WHAT IS EXPECTED: A complete answer retypes each of the records below precisely and includes none of the pictures.

[Saved data entries]

────────────────────

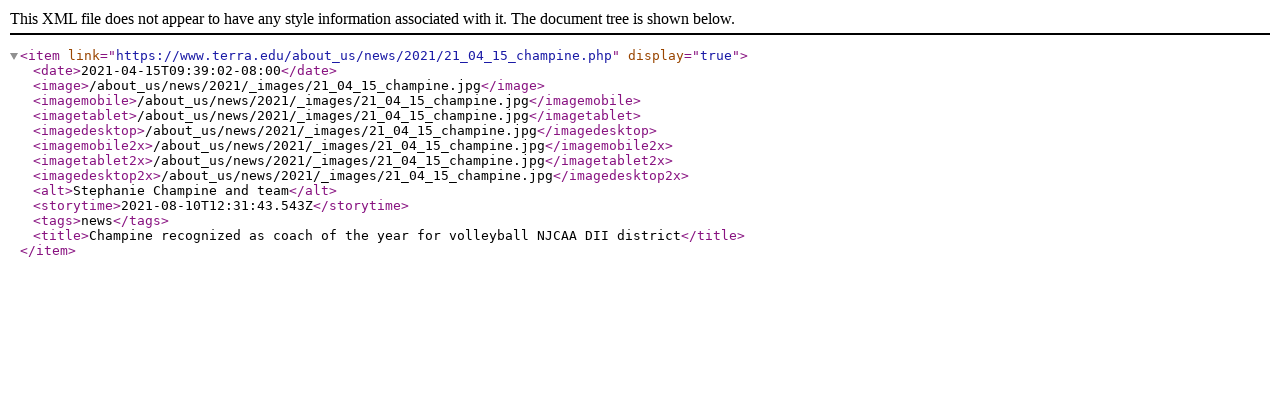

--- FILE ---
content_type: application/xml; charset=utf-8
request_url: https://www.terra.edu/about_us/news/2021/21_04_15_champine.xml
body_size: 168
content:
<?xml version="1.0" encoding="UTF-8"?><item link="https://www.terra.edu/about_us/news/2021/21_04_15_champine.php" display="true"><date>2021-04-15T09:39:02-08:00</date><image>/about_us/news/2021/_images/21_04_15_champine.jpg</image><imagemobile>/about_us/news/2021/_images/21_04_15_champine.jpg</imagemobile><imagetablet>/about_us/news/2021/_images/21_04_15_champine.jpg</imagetablet><imagedesktop>/about_us/news/2021/_images/21_04_15_champine.jpg</imagedesktop><imagemobile2x>/about_us/news/2021/_images/21_04_15_champine.jpg</imagemobile2x><imagetablet2x>/about_us/news/2021/_images/21_04_15_champine.jpg</imagetablet2x><imagedesktop2x>/about_us/news/2021/_images/21_04_15_champine.jpg</imagedesktop2x><alt>Stephanie Champine and team</alt><storytime>2021-08-10T12:31:43.543Z</storytime><tags>news</tags><title>Champine recognized as coach of the year for volleyball NJCAA DII district</title></item>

────────────────────

SOLUTION BELOW:
--- FILE ---
content_type: application/xml; charset=utf-8
request_url: https://www.terra.edu/about_us/news/2021/21_04_15_champine.xml
body_size: 168
content:
<?xml version="1.0" encoding="UTF-8"?><item link="https://www.terra.edu/about_us/news/2021/21_04_15_champine.php" display="true"><date>2021-04-15T09:39:02-08:00</date><image>/about_us/news/2021/_images/21_04_15_champine.jpg</image><imagemobile>/about_us/news/2021/_images/21_04_15_champine.jpg</imagemobile><imagetablet>/about_us/news/2021/_images/21_04_15_champine.jpg</imagetablet><imagedesktop>/about_us/news/2021/_images/21_04_15_champine.jpg</imagedesktop><imagemobile2x>/about_us/news/2021/_images/21_04_15_champine.jpg</imagemobile2x><imagetablet2x>/about_us/news/2021/_images/21_04_15_champine.jpg</imagetablet2x><imagedesktop2x>/about_us/news/2021/_images/21_04_15_champine.jpg</imagedesktop2x><alt>Stephanie Champine and team</alt><storytime>2021-08-10T12:31:43.543Z</storytime><tags>news</tags><title>Champine recognized as coach of the year for volleyball NJCAA DII district</title></item>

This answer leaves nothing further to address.